Two Canadian researchers have developed a tornado-prediction method they say could provide warnings within 20 minutes and make them much more accurate.
“We have a probability of accuracy of about 90 per cent and we have a 15 per cent probability of a false detection,” says Wayne Hocking, a professor at Western University and co-author of the study with his wife, Anna Hocking a PhD and graduate of Western.
Listen‘People lose faith’ in predictions ‘that don’t work’
“So, that’s a particularly encouraging statistic because one of the problems of predictions which don’t work a lot of the time is that people lose faith in them and really don’t listen to them anymore. So, having a 15 per cent probability of being wrong is a good thing,” he says.
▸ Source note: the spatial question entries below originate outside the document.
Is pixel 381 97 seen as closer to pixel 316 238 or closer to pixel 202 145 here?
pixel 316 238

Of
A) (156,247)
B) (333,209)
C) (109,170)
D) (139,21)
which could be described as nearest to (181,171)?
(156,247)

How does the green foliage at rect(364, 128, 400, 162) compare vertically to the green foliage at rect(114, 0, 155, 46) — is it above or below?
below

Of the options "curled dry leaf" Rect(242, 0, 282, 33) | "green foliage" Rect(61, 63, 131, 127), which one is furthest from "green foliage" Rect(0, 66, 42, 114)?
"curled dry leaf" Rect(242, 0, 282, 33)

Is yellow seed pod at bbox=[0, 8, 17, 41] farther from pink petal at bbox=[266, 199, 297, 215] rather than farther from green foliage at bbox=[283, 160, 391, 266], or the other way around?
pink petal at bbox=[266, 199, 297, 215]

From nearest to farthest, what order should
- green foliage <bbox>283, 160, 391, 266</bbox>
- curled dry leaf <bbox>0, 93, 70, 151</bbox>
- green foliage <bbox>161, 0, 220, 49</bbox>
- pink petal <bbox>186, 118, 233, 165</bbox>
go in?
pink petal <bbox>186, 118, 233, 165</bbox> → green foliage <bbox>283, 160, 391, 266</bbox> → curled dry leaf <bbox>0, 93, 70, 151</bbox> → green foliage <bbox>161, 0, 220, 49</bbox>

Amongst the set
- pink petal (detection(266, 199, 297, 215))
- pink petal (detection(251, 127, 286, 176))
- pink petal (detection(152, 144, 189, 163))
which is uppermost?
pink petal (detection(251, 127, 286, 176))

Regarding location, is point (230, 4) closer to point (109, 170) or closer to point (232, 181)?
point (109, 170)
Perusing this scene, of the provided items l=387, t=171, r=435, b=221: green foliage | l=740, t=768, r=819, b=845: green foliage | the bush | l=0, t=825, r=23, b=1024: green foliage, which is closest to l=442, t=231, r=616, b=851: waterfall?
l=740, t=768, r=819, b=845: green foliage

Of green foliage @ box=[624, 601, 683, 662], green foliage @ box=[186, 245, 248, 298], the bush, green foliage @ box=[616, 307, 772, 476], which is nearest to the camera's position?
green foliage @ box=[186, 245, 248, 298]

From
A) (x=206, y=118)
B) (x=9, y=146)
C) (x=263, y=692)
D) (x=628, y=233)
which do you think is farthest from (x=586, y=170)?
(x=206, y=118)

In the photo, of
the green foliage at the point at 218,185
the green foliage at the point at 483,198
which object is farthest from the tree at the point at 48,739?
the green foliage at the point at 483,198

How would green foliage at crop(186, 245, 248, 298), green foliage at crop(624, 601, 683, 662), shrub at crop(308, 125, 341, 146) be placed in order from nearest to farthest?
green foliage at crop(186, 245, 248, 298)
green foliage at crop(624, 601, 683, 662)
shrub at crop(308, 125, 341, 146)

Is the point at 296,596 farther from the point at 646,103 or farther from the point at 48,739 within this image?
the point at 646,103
The Hockings’ method can forecast a tornado within a 100-km radius whereas current methods span a radius of several hundred kilometers. The two used special devices called VHF windprofiler radars. There are seven of these at different places in southern regions of the provinces of Ontario and Quebec. They were set up by the Hockings with grant money from government and a non-profit. They are now owned by the Hockings and are expensive to operate.
More research needed
The radars measure wind and turbulence through the upper atmosphere, troposphere and lower stratosphere. The Hockings collected and analyzed 16 years of tornado data and correlated that with real-time and archived data from the radars to test how useful they could be in predicting tornadoes. Their findings were positive but they would like to do much more research to see if they could be used elsewhere.